→ **SUPPLIED TEXT**:
┌────────

Becky Jackson will participate in the panel “The Extracurriculum Within Our Walls” at the 2016 Conference on College Composition and Communication Convention. She will also co-chair (with Eric Leake) the annual meeting of the Master’s Degree Consortium of Writing Studies Specialists at the conference.

Edna Rehbein, a Lecturer in the English Department and also an Assistant Vice Presdient for Academic Affairs, has been selected for an Alumnae Achievement Award by her alma mater, know formerly as Randolph-Macon Woman’s College in Virginia but now coed and is simply Randolph College. She will receive the award in Virginia on September 19th and will have an opportunity to teach a class while there. She attended Randolph-Macon in the 1970s and earned an AB degree with a double major in Spanish and Latin American Studies, graduating with Honors and Magna Cum Laude. Upon graduation she received a Danforth Fellowship for graduate students to study in doctoral programs with the purpose of becoming university professors. Randolph College has a very strong history as a liberal arts college and many of its graduates continue with graduate and professional programs.

└────────

→ **LISTED RECORDS**:

┌────────

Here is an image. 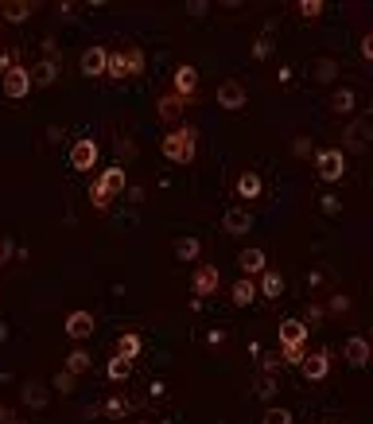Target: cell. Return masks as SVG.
Masks as SVG:
<instances>
[{"label":"cell","instance_id":"obj_33","mask_svg":"<svg viewBox=\"0 0 373 424\" xmlns=\"http://www.w3.org/2000/svg\"><path fill=\"white\" fill-rule=\"evenodd\" d=\"M319 211L327 214V218H338V214H342V198L327 191V195H319Z\"/></svg>","mask_w":373,"mask_h":424},{"label":"cell","instance_id":"obj_27","mask_svg":"<svg viewBox=\"0 0 373 424\" xmlns=\"http://www.w3.org/2000/svg\"><path fill=\"white\" fill-rule=\"evenodd\" d=\"M171 249H175L179 261H195V257L202 253V242H198V238H175V245H171Z\"/></svg>","mask_w":373,"mask_h":424},{"label":"cell","instance_id":"obj_6","mask_svg":"<svg viewBox=\"0 0 373 424\" xmlns=\"http://www.w3.org/2000/svg\"><path fill=\"white\" fill-rule=\"evenodd\" d=\"M94 327H97V319H94V312H86V307H78V312H70L63 319V335L74 339V343H86V339L94 335Z\"/></svg>","mask_w":373,"mask_h":424},{"label":"cell","instance_id":"obj_52","mask_svg":"<svg viewBox=\"0 0 373 424\" xmlns=\"http://www.w3.org/2000/svg\"><path fill=\"white\" fill-rule=\"evenodd\" d=\"M8 424H23V417H8Z\"/></svg>","mask_w":373,"mask_h":424},{"label":"cell","instance_id":"obj_29","mask_svg":"<svg viewBox=\"0 0 373 424\" xmlns=\"http://www.w3.org/2000/svg\"><path fill=\"white\" fill-rule=\"evenodd\" d=\"M124 63H129V78H136V74H144V47H124Z\"/></svg>","mask_w":373,"mask_h":424},{"label":"cell","instance_id":"obj_15","mask_svg":"<svg viewBox=\"0 0 373 424\" xmlns=\"http://www.w3.org/2000/svg\"><path fill=\"white\" fill-rule=\"evenodd\" d=\"M311 331L300 319H280V346H308Z\"/></svg>","mask_w":373,"mask_h":424},{"label":"cell","instance_id":"obj_48","mask_svg":"<svg viewBox=\"0 0 373 424\" xmlns=\"http://www.w3.org/2000/svg\"><path fill=\"white\" fill-rule=\"evenodd\" d=\"M47 140H51V144H55V140H63V129H59V124H51V129H47Z\"/></svg>","mask_w":373,"mask_h":424},{"label":"cell","instance_id":"obj_43","mask_svg":"<svg viewBox=\"0 0 373 424\" xmlns=\"http://www.w3.org/2000/svg\"><path fill=\"white\" fill-rule=\"evenodd\" d=\"M16 66V51H0V74H8Z\"/></svg>","mask_w":373,"mask_h":424},{"label":"cell","instance_id":"obj_3","mask_svg":"<svg viewBox=\"0 0 373 424\" xmlns=\"http://www.w3.org/2000/svg\"><path fill=\"white\" fill-rule=\"evenodd\" d=\"M315 171H319L323 183H338L346 176V156L342 148H323L319 156H315Z\"/></svg>","mask_w":373,"mask_h":424},{"label":"cell","instance_id":"obj_24","mask_svg":"<svg viewBox=\"0 0 373 424\" xmlns=\"http://www.w3.org/2000/svg\"><path fill=\"white\" fill-rule=\"evenodd\" d=\"M20 401L28 405V409H47L51 397H47V389L39 386V381H28V386H20Z\"/></svg>","mask_w":373,"mask_h":424},{"label":"cell","instance_id":"obj_21","mask_svg":"<svg viewBox=\"0 0 373 424\" xmlns=\"http://www.w3.org/2000/svg\"><path fill=\"white\" fill-rule=\"evenodd\" d=\"M261 191H264V183H261V176H256L253 168H245L242 176H237V198H261Z\"/></svg>","mask_w":373,"mask_h":424},{"label":"cell","instance_id":"obj_46","mask_svg":"<svg viewBox=\"0 0 373 424\" xmlns=\"http://www.w3.org/2000/svg\"><path fill=\"white\" fill-rule=\"evenodd\" d=\"M261 366H264V370L272 373V370H276V366H280V359H276V354H264V359H261Z\"/></svg>","mask_w":373,"mask_h":424},{"label":"cell","instance_id":"obj_18","mask_svg":"<svg viewBox=\"0 0 373 424\" xmlns=\"http://www.w3.org/2000/svg\"><path fill=\"white\" fill-rule=\"evenodd\" d=\"M342 354H346V362H350V366H358V370H362V366L369 362V339L366 335H350V339H346V346H342Z\"/></svg>","mask_w":373,"mask_h":424},{"label":"cell","instance_id":"obj_41","mask_svg":"<svg viewBox=\"0 0 373 424\" xmlns=\"http://www.w3.org/2000/svg\"><path fill=\"white\" fill-rule=\"evenodd\" d=\"M256 393H261L264 401H269V397L276 393V381H272V378H261V381H256Z\"/></svg>","mask_w":373,"mask_h":424},{"label":"cell","instance_id":"obj_19","mask_svg":"<svg viewBox=\"0 0 373 424\" xmlns=\"http://www.w3.org/2000/svg\"><path fill=\"white\" fill-rule=\"evenodd\" d=\"M28 74H31V86H55L59 82V59H39Z\"/></svg>","mask_w":373,"mask_h":424},{"label":"cell","instance_id":"obj_53","mask_svg":"<svg viewBox=\"0 0 373 424\" xmlns=\"http://www.w3.org/2000/svg\"><path fill=\"white\" fill-rule=\"evenodd\" d=\"M140 424H152V420H140Z\"/></svg>","mask_w":373,"mask_h":424},{"label":"cell","instance_id":"obj_36","mask_svg":"<svg viewBox=\"0 0 373 424\" xmlns=\"http://www.w3.org/2000/svg\"><path fill=\"white\" fill-rule=\"evenodd\" d=\"M300 323H303L308 331H311V327H319V323H323V304H308V312H303V319H300Z\"/></svg>","mask_w":373,"mask_h":424},{"label":"cell","instance_id":"obj_8","mask_svg":"<svg viewBox=\"0 0 373 424\" xmlns=\"http://www.w3.org/2000/svg\"><path fill=\"white\" fill-rule=\"evenodd\" d=\"M218 285H222L218 265H198V269H195V277H190V292H195L198 300L214 296V292H218Z\"/></svg>","mask_w":373,"mask_h":424},{"label":"cell","instance_id":"obj_16","mask_svg":"<svg viewBox=\"0 0 373 424\" xmlns=\"http://www.w3.org/2000/svg\"><path fill=\"white\" fill-rule=\"evenodd\" d=\"M237 265H242V272L253 280L269 269V257H264V249H242V253H237Z\"/></svg>","mask_w":373,"mask_h":424},{"label":"cell","instance_id":"obj_47","mask_svg":"<svg viewBox=\"0 0 373 424\" xmlns=\"http://www.w3.org/2000/svg\"><path fill=\"white\" fill-rule=\"evenodd\" d=\"M206 339H210L214 346H222V343H226V331H210V335H206Z\"/></svg>","mask_w":373,"mask_h":424},{"label":"cell","instance_id":"obj_37","mask_svg":"<svg viewBox=\"0 0 373 424\" xmlns=\"http://www.w3.org/2000/svg\"><path fill=\"white\" fill-rule=\"evenodd\" d=\"M253 59H256V63L272 59V39H269V36H261V39L253 43Z\"/></svg>","mask_w":373,"mask_h":424},{"label":"cell","instance_id":"obj_11","mask_svg":"<svg viewBox=\"0 0 373 424\" xmlns=\"http://www.w3.org/2000/svg\"><path fill=\"white\" fill-rule=\"evenodd\" d=\"M105 63H109V47H102V43L86 47V51H82V59H78V66H82V74H86V78H102Z\"/></svg>","mask_w":373,"mask_h":424},{"label":"cell","instance_id":"obj_9","mask_svg":"<svg viewBox=\"0 0 373 424\" xmlns=\"http://www.w3.org/2000/svg\"><path fill=\"white\" fill-rule=\"evenodd\" d=\"M171 94L183 97V102H190V97L198 94V70H195L190 63L175 66V74H171Z\"/></svg>","mask_w":373,"mask_h":424},{"label":"cell","instance_id":"obj_45","mask_svg":"<svg viewBox=\"0 0 373 424\" xmlns=\"http://www.w3.org/2000/svg\"><path fill=\"white\" fill-rule=\"evenodd\" d=\"M362 59H366V63H373V36H366V39H362Z\"/></svg>","mask_w":373,"mask_h":424},{"label":"cell","instance_id":"obj_17","mask_svg":"<svg viewBox=\"0 0 373 424\" xmlns=\"http://www.w3.org/2000/svg\"><path fill=\"white\" fill-rule=\"evenodd\" d=\"M31 12H36V4H28V0H8V4H0V23H28Z\"/></svg>","mask_w":373,"mask_h":424},{"label":"cell","instance_id":"obj_30","mask_svg":"<svg viewBox=\"0 0 373 424\" xmlns=\"http://www.w3.org/2000/svg\"><path fill=\"white\" fill-rule=\"evenodd\" d=\"M105 78H129V63H124V51H109V63H105Z\"/></svg>","mask_w":373,"mask_h":424},{"label":"cell","instance_id":"obj_28","mask_svg":"<svg viewBox=\"0 0 373 424\" xmlns=\"http://www.w3.org/2000/svg\"><path fill=\"white\" fill-rule=\"evenodd\" d=\"M129 370H132V362H124L121 354H113L109 366H105V378H109V381H117V386H121V381H129Z\"/></svg>","mask_w":373,"mask_h":424},{"label":"cell","instance_id":"obj_35","mask_svg":"<svg viewBox=\"0 0 373 424\" xmlns=\"http://www.w3.org/2000/svg\"><path fill=\"white\" fill-rule=\"evenodd\" d=\"M323 8H327L323 0H300V4H296V12H300L303 20H319V16H323Z\"/></svg>","mask_w":373,"mask_h":424},{"label":"cell","instance_id":"obj_4","mask_svg":"<svg viewBox=\"0 0 373 424\" xmlns=\"http://www.w3.org/2000/svg\"><path fill=\"white\" fill-rule=\"evenodd\" d=\"M97 156H102V144L94 137H78L70 144V168L74 171H94L97 168Z\"/></svg>","mask_w":373,"mask_h":424},{"label":"cell","instance_id":"obj_54","mask_svg":"<svg viewBox=\"0 0 373 424\" xmlns=\"http://www.w3.org/2000/svg\"><path fill=\"white\" fill-rule=\"evenodd\" d=\"M0 28H4V23H0Z\"/></svg>","mask_w":373,"mask_h":424},{"label":"cell","instance_id":"obj_22","mask_svg":"<svg viewBox=\"0 0 373 424\" xmlns=\"http://www.w3.org/2000/svg\"><path fill=\"white\" fill-rule=\"evenodd\" d=\"M256 296L280 300V296H284V277H280V272H272V269H264L261 272V285H256Z\"/></svg>","mask_w":373,"mask_h":424},{"label":"cell","instance_id":"obj_34","mask_svg":"<svg viewBox=\"0 0 373 424\" xmlns=\"http://www.w3.org/2000/svg\"><path fill=\"white\" fill-rule=\"evenodd\" d=\"M261 424H296V417L288 409H280V405H272V409H264Z\"/></svg>","mask_w":373,"mask_h":424},{"label":"cell","instance_id":"obj_40","mask_svg":"<svg viewBox=\"0 0 373 424\" xmlns=\"http://www.w3.org/2000/svg\"><path fill=\"white\" fill-rule=\"evenodd\" d=\"M124 409H129V401H124V397H109V401H105V413H109V417H121Z\"/></svg>","mask_w":373,"mask_h":424},{"label":"cell","instance_id":"obj_51","mask_svg":"<svg viewBox=\"0 0 373 424\" xmlns=\"http://www.w3.org/2000/svg\"><path fill=\"white\" fill-rule=\"evenodd\" d=\"M4 343H8V327L0 323V346H4Z\"/></svg>","mask_w":373,"mask_h":424},{"label":"cell","instance_id":"obj_32","mask_svg":"<svg viewBox=\"0 0 373 424\" xmlns=\"http://www.w3.org/2000/svg\"><path fill=\"white\" fill-rule=\"evenodd\" d=\"M51 386L59 389L63 397H70L74 389H78V378H74V373H66V370H59V373H55V378H51Z\"/></svg>","mask_w":373,"mask_h":424},{"label":"cell","instance_id":"obj_14","mask_svg":"<svg viewBox=\"0 0 373 424\" xmlns=\"http://www.w3.org/2000/svg\"><path fill=\"white\" fill-rule=\"evenodd\" d=\"M300 370H303V378H308V381H323L330 373V351H311L308 359L300 362Z\"/></svg>","mask_w":373,"mask_h":424},{"label":"cell","instance_id":"obj_10","mask_svg":"<svg viewBox=\"0 0 373 424\" xmlns=\"http://www.w3.org/2000/svg\"><path fill=\"white\" fill-rule=\"evenodd\" d=\"M156 117L175 129V124H183V117H187V102H183V97H175V94H163L160 102H156Z\"/></svg>","mask_w":373,"mask_h":424},{"label":"cell","instance_id":"obj_23","mask_svg":"<svg viewBox=\"0 0 373 424\" xmlns=\"http://www.w3.org/2000/svg\"><path fill=\"white\" fill-rule=\"evenodd\" d=\"M253 300H256V280L242 277L234 288H229V304H234V307H249Z\"/></svg>","mask_w":373,"mask_h":424},{"label":"cell","instance_id":"obj_7","mask_svg":"<svg viewBox=\"0 0 373 424\" xmlns=\"http://www.w3.org/2000/svg\"><path fill=\"white\" fill-rule=\"evenodd\" d=\"M0 90H4V97H12V102L28 97V94H31V74H28V66L16 63L8 74H0Z\"/></svg>","mask_w":373,"mask_h":424},{"label":"cell","instance_id":"obj_50","mask_svg":"<svg viewBox=\"0 0 373 424\" xmlns=\"http://www.w3.org/2000/svg\"><path fill=\"white\" fill-rule=\"evenodd\" d=\"M8 417H16V413L8 409V405H0V424H8Z\"/></svg>","mask_w":373,"mask_h":424},{"label":"cell","instance_id":"obj_39","mask_svg":"<svg viewBox=\"0 0 373 424\" xmlns=\"http://www.w3.org/2000/svg\"><path fill=\"white\" fill-rule=\"evenodd\" d=\"M330 312H335V315H346V312H350V296H342V292H338V296H330Z\"/></svg>","mask_w":373,"mask_h":424},{"label":"cell","instance_id":"obj_49","mask_svg":"<svg viewBox=\"0 0 373 424\" xmlns=\"http://www.w3.org/2000/svg\"><path fill=\"white\" fill-rule=\"evenodd\" d=\"M163 389H168L163 381H152V386H148V393H152V397H163Z\"/></svg>","mask_w":373,"mask_h":424},{"label":"cell","instance_id":"obj_12","mask_svg":"<svg viewBox=\"0 0 373 424\" xmlns=\"http://www.w3.org/2000/svg\"><path fill=\"white\" fill-rule=\"evenodd\" d=\"M369 132H373V121L369 117H358V121H350V129L342 132L346 137V152H366V144H369ZM342 152V156H346Z\"/></svg>","mask_w":373,"mask_h":424},{"label":"cell","instance_id":"obj_1","mask_svg":"<svg viewBox=\"0 0 373 424\" xmlns=\"http://www.w3.org/2000/svg\"><path fill=\"white\" fill-rule=\"evenodd\" d=\"M160 152L168 156L171 164H179V168L195 164V156H198V129H195V124H175V129L160 140Z\"/></svg>","mask_w":373,"mask_h":424},{"label":"cell","instance_id":"obj_5","mask_svg":"<svg viewBox=\"0 0 373 424\" xmlns=\"http://www.w3.org/2000/svg\"><path fill=\"white\" fill-rule=\"evenodd\" d=\"M214 102H218L226 113H237V110L249 105V94L237 78H226V82H218V90H214Z\"/></svg>","mask_w":373,"mask_h":424},{"label":"cell","instance_id":"obj_2","mask_svg":"<svg viewBox=\"0 0 373 424\" xmlns=\"http://www.w3.org/2000/svg\"><path fill=\"white\" fill-rule=\"evenodd\" d=\"M124 191V168H105L102 176L90 183V203L97 206V211H109V203Z\"/></svg>","mask_w":373,"mask_h":424},{"label":"cell","instance_id":"obj_38","mask_svg":"<svg viewBox=\"0 0 373 424\" xmlns=\"http://www.w3.org/2000/svg\"><path fill=\"white\" fill-rule=\"evenodd\" d=\"M303 359H308V346H284V362L288 366H300Z\"/></svg>","mask_w":373,"mask_h":424},{"label":"cell","instance_id":"obj_13","mask_svg":"<svg viewBox=\"0 0 373 424\" xmlns=\"http://www.w3.org/2000/svg\"><path fill=\"white\" fill-rule=\"evenodd\" d=\"M222 230H226L229 238L249 234V230H253V214H249V206H229V211L222 214Z\"/></svg>","mask_w":373,"mask_h":424},{"label":"cell","instance_id":"obj_44","mask_svg":"<svg viewBox=\"0 0 373 424\" xmlns=\"http://www.w3.org/2000/svg\"><path fill=\"white\" fill-rule=\"evenodd\" d=\"M187 12L190 16H206V12H210V4H206V0H195V4H187Z\"/></svg>","mask_w":373,"mask_h":424},{"label":"cell","instance_id":"obj_31","mask_svg":"<svg viewBox=\"0 0 373 424\" xmlns=\"http://www.w3.org/2000/svg\"><path fill=\"white\" fill-rule=\"evenodd\" d=\"M335 78H338V63L335 59H319V63H315V82L327 86V82H335Z\"/></svg>","mask_w":373,"mask_h":424},{"label":"cell","instance_id":"obj_25","mask_svg":"<svg viewBox=\"0 0 373 424\" xmlns=\"http://www.w3.org/2000/svg\"><path fill=\"white\" fill-rule=\"evenodd\" d=\"M140 351H144V339L136 335V331H124V335L117 339V354L124 362H132V359H140Z\"/></svg>","mask_w":373,"mask_h":424},{"label":"cell","instance_id":"obj_20","mask_svg":"<svg viewBox=\"0 0 373 424\" xmlns=\"http://www.w3.org/2000/svg\"><path fill=\"white\" fill-rule=\"evenodd\" d=\"M63 370H66V373H74V378H82V373H86V370H94V354H90L86 346H74V351L66 354Z\"/></svg>","mask_w":373,"mask_h":424},{"label":"cell","instance_id":"obj_26","mask_svg":"<svg viewBox=\"0 0 373 424\" xmlns=\"http://www.w3.org/2000/svg\"><path fill=\"white\" fill-rule=\"evenodd\" d=\"M354 105H358V97H354V90H350V86L335 90V97H330V113H338V117H350Z\"/></svg>","mask_w":373,"mask_h":424},{"label":"cell","instance_id":"obj_42","mask_svg":"<svg viewBox=\"0 0 373 424\" xmlns=\"http://www.w3.org/2000/svg\"><path fill=\"white\" fill-rule=\"evenodd\" d=\"M292 152H296V156H311V140H308V137H296V140H292Z\"/></svg>","mask_w":373,"mask_h":424}]
</instances>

└────────

Can you continue the English Department faculty news past its last sentence?

→ **WRITTEN ANSWER**:
Miriam Williams and Octavio Pimentel’s Communicating Race, Ethnicity, and Identity in Technical Communication, published in 2015 by Baywood Publishing Company, has been nominated for the 2016 Technical and Scientific Communication Awards sponsored by the Conference on College Composition & Communication.

MFA fiction graduate Sarah Rafael Garcia has been granted an artist-in-residence position at the Grand Central Arts Center in Santa Ana, California from March of 2016 through March of 2017, with which she will develop her of proposed Santana’s Fairy Tales, a collection is inspired by and including one of the feminist fairytales submitted in her MFA thesis. *Santana’s Fairy Tales* is an oral history, storytelling project that integrates community-based interviews to create contemporary fairytales and fables that represent the history and real stories of Mexican/Mexican-American residents of Santa Ana (inspired by the Grimms’ Fairy Tales). The exhibit will present a mixed media installation that will be curated in collaboration with local visual, musical, and performance artists. The exhibit will showcase a fully illustrated published book; an ‘open book’ performance with a narrator and actors; along with the band “Viento Callejero,” who will compose and play a score for a featured story out of the collection. The artist-in-residence position includes a $10,000 honorarium and an apartment in the downtown artist district (near the art center), as well as funds for the artists participating in the project and for all curating expenses. Santana’s Fairy Tales is supported in part by The Andy Warhol Foundation for the Visual Arts, through a grant supporting the Artist-in-Residence initiative at Grand Central Art Center.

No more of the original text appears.